A farmer and cashew nut processor, Mr Mark Chome, said the current lack of interest in the crop was due to poor pricing.
“There was a time prices were so good, a kilo could fetch Sh100,” said Mr Chome at his Chome Plants Nursery and Cashewnuts Processing Factory in Kilifi.
He also attributed low pricing to the ban on export of raw cashew nuts, which he said, enabled some processors to take advantage of the ban by offering low prices to farmers.
“Farmers feel oppressed.
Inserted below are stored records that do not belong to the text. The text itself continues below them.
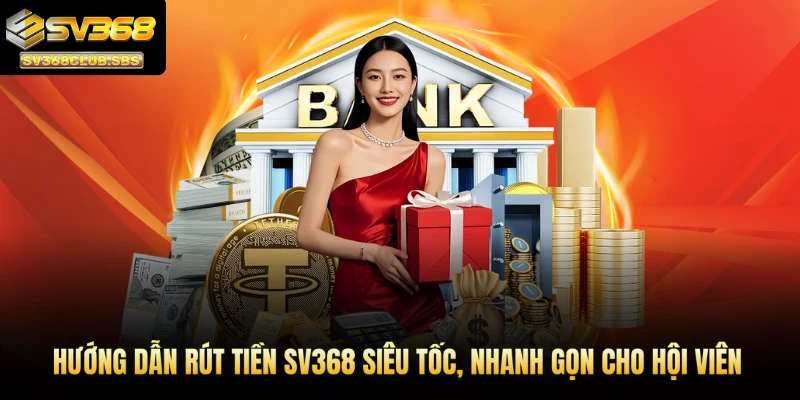 Rút tiền SV368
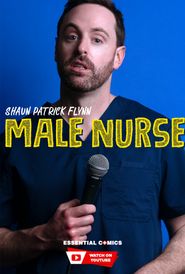  Shaun Patrick Flynn: Male Nurse Poster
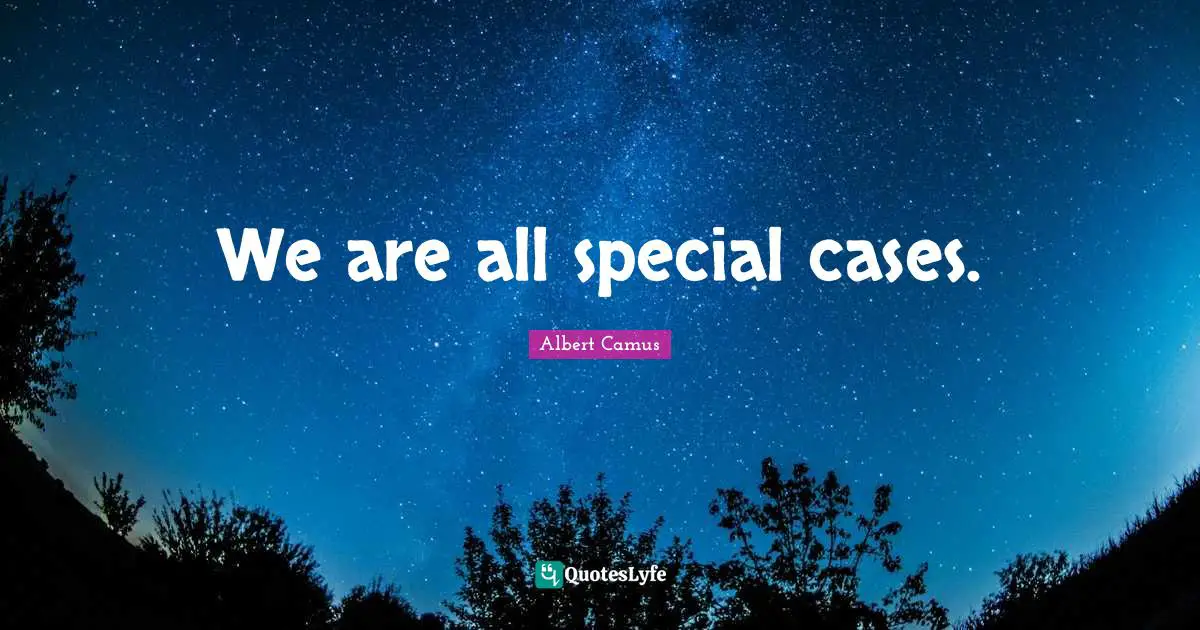 We are all special cases.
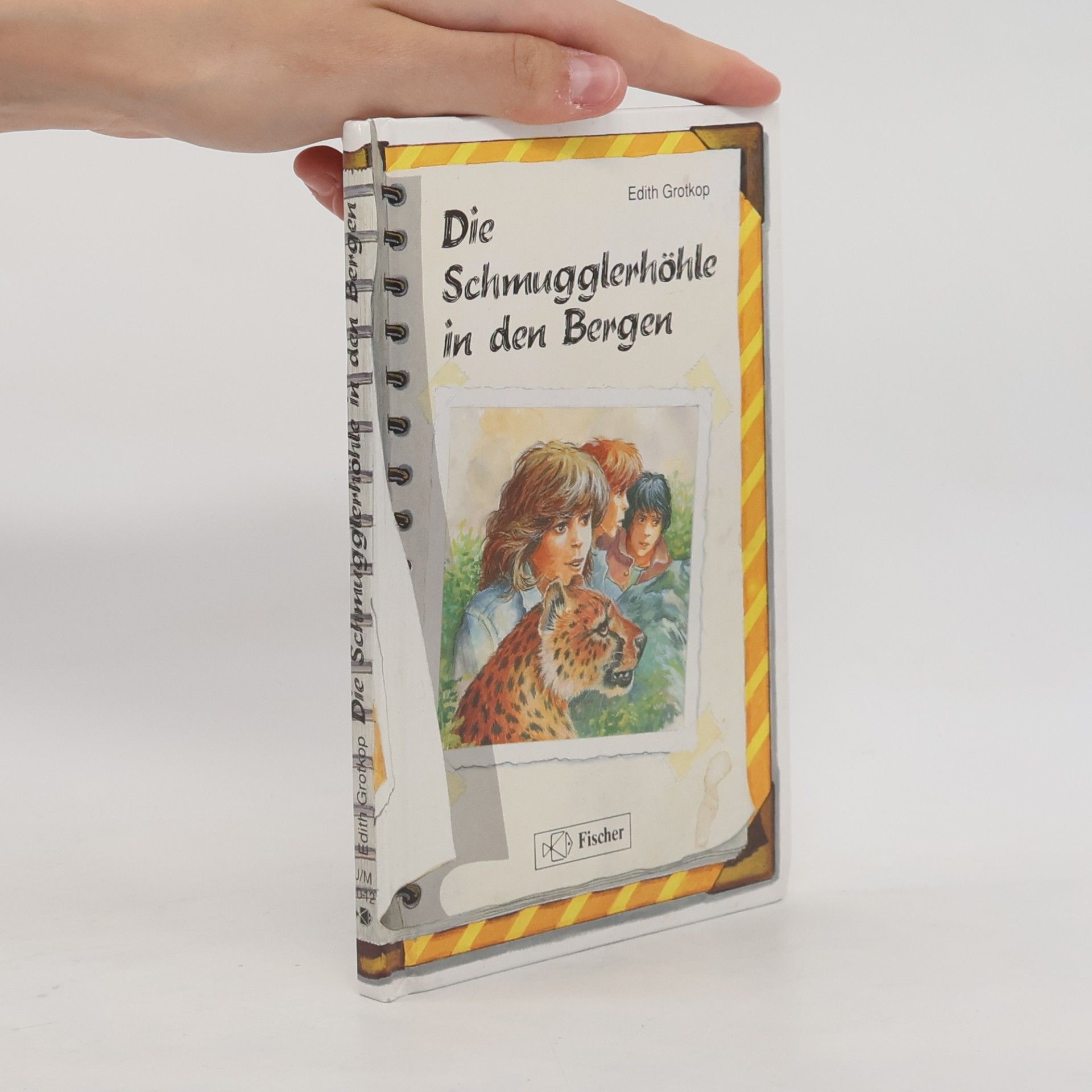 Edith Grotkop Die Schmugglerhöhle in den Bergen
That is the reason they have neglected the trees while others cut them, they feel the venture is not profitable for them,” said Mr Chome.
While growing up, agricultural extension officers from the processing factory visited farmers, educating and advising them how to grow the crop, which is not the case at the moment, he said.
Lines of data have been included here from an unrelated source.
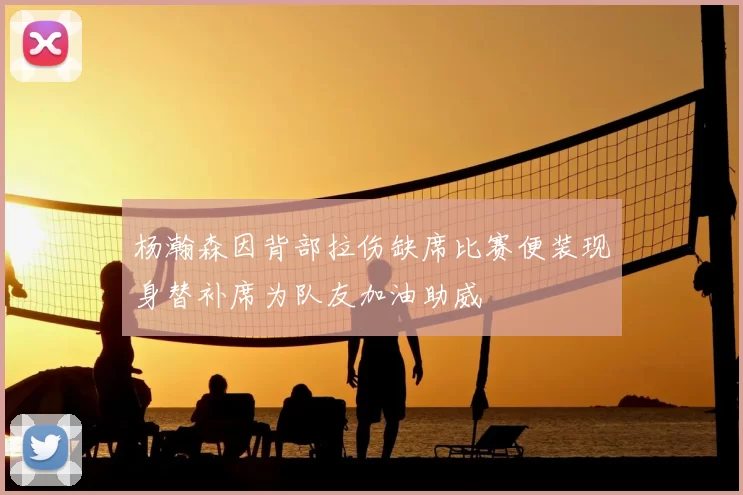 杨瀚森因背部拉伤缺席比赛便装现身替补席为队友加油助威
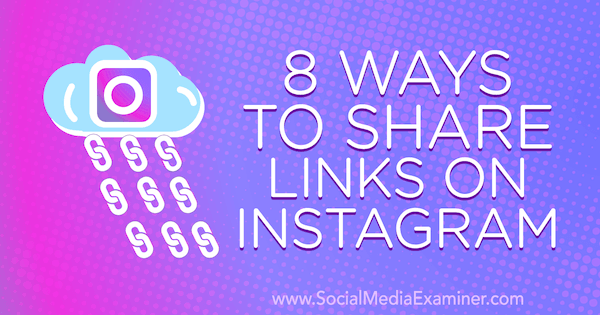 सोशल मीडिया परीक्षक पर Corinna Keefe द्वारा Instagram पर लिंक साझा करने के 8 तरीके।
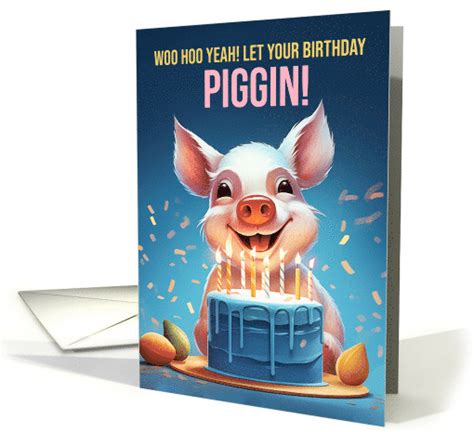 Pig Birthday With cake and Candles Play on Words Piggin card (1821532)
“I currently propagate cashew nut seedlings, I also sell some,” said Mr Chome, who also noted that there is still a big market for cashew nuts.
Mr Chome said he only processes cashew nuts in his factory on order and many of his customers are from Nairobi and upcountry.
A former worker at the defunct KCL factory, Mr Kitsao Karisa, vividly recalled how the closure of the plant shattered the dreams of many workers.
On the day the factory was closed, senior government officials visited the plant and were holed up in a meeting before a decision to shut it down was made.
“I remember very well, it was on February 16, 1990, at 1pm, when we were summoned and told the factory had been closed indefinitely,” said Mr Karisa.
“At the factory, there were 2,500 permanent employees and 3,000 casuals,” said Mr Kitsao, adding that the processing plant operated 24 hours with three shifts daily.
No company in Kilifi has employed as many people as the cashew nut factory did.
Mr Omar Ali, who was a cashew nut agent between 1979 and 1985 said the nuts, sourced from farmers in and outside Kilifi, were in plenty at the time.
“Farmers were very happy then, people could take loans, which assisted them in uplifting their standards of living,” said Mr Ali.
When cashew nut farming declined after the factory shut down, people suffered as there was no income generating economic activity.
“Farmers’ enthusiasm for cashew nut farming went down,” said Mr Ali, adding that if the venture is revived, it can boost the local economy.
Mr Ali, who was also an employee of the factory, said he has several cashew nut trees on his farm but does not take keen interest in them due to lack of market for the produce.
In February, four Coast governors said they were hopeful of the revival of the cashew nut industry.
Through the Jumuiya ya Kaunti za Pwani, the governors said the sector could boost the standard of living for 350,000 farmer households in Kilifi, Kwale, Tana River, Lamu, Taita Taveta and Mombasa.
They pledged to transform the region’s economy by increasing the crop’s production to more than 300,000 tonnes valued at Sh40 billion annually by 2030.